== TASK STATEMENT ==
Locate each line in the entries below that contains the word "head", and copy every such line in full.

Spatial question entries
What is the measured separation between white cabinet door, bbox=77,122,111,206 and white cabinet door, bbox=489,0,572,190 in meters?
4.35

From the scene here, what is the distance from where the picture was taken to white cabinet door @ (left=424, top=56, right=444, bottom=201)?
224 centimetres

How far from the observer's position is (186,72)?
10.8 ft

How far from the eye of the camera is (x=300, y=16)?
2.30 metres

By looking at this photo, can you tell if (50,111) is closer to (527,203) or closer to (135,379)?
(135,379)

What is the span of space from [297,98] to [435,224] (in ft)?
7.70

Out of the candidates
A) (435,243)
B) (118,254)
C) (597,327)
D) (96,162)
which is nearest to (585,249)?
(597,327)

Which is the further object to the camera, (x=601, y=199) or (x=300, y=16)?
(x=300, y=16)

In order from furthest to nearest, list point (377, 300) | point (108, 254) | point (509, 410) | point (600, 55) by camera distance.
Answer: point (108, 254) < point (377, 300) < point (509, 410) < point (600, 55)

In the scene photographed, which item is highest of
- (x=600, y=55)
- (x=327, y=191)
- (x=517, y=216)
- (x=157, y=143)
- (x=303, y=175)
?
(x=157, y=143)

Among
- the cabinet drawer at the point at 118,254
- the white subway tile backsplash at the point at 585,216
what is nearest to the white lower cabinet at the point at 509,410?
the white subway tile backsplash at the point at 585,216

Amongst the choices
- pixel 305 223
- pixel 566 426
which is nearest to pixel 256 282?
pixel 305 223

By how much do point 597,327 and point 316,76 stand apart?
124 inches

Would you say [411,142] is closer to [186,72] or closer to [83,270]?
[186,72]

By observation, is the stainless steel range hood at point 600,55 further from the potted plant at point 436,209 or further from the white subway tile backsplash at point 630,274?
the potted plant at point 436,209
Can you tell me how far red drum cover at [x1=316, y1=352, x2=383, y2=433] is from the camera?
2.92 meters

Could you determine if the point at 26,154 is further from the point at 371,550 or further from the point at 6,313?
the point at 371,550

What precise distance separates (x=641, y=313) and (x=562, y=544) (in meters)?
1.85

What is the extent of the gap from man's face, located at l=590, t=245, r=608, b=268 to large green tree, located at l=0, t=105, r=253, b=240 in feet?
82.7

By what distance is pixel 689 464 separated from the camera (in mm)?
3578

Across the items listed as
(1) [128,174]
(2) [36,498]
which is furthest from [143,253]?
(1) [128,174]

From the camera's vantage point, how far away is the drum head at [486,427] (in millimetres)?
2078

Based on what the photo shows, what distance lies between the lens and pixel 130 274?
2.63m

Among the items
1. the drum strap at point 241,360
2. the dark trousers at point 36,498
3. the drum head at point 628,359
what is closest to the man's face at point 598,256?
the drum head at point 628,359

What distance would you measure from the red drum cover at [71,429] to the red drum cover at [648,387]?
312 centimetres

* * *

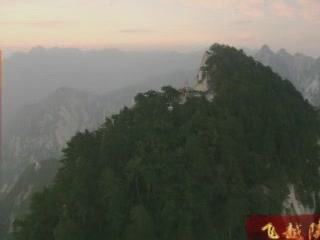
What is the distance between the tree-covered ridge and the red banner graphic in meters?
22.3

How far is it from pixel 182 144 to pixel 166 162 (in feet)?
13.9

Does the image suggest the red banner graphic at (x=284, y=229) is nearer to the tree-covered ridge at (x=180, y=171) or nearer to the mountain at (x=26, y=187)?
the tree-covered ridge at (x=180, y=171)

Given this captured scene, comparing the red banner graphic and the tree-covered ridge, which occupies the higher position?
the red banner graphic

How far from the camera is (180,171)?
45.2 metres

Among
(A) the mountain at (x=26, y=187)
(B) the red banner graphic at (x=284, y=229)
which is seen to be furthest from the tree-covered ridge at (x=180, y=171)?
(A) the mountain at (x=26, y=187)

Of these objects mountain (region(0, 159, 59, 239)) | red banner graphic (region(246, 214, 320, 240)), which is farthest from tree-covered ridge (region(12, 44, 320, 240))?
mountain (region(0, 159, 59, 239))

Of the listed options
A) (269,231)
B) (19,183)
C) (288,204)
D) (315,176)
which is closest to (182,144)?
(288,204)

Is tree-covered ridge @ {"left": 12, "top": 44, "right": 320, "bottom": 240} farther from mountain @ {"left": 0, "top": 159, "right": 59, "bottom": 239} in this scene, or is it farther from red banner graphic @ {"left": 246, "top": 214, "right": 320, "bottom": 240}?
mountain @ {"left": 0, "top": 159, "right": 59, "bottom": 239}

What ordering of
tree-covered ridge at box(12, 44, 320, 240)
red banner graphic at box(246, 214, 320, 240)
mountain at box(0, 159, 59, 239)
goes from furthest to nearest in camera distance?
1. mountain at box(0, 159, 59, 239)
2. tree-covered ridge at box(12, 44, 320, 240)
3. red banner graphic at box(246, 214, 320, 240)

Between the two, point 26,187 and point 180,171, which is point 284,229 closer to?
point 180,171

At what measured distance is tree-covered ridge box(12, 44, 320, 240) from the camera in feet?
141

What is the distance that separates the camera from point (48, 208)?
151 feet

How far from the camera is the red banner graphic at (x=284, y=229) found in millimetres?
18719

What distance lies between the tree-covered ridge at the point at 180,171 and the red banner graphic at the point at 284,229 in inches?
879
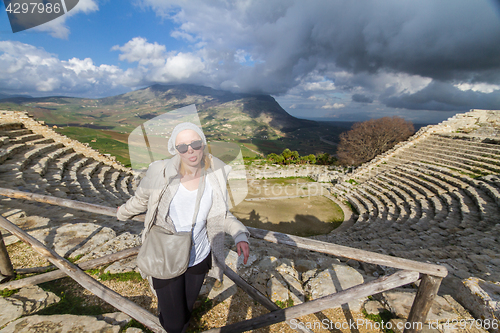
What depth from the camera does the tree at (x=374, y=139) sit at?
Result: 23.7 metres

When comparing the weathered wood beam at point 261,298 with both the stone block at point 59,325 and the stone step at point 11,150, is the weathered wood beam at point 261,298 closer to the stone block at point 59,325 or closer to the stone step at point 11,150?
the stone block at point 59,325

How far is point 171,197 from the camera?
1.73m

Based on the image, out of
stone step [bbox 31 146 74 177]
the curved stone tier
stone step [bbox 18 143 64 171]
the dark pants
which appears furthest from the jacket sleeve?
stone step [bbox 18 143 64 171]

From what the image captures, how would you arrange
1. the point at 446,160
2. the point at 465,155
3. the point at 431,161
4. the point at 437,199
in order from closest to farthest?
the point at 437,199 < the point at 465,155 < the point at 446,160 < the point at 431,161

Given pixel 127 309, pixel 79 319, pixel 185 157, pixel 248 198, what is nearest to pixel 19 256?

== COMPLETED EXERCISE ==
From the camera's vantage point, how far away is the drum head at [486,427] (in millimetres)?
3. the drum head at point 628,359
the drum head at point 628,359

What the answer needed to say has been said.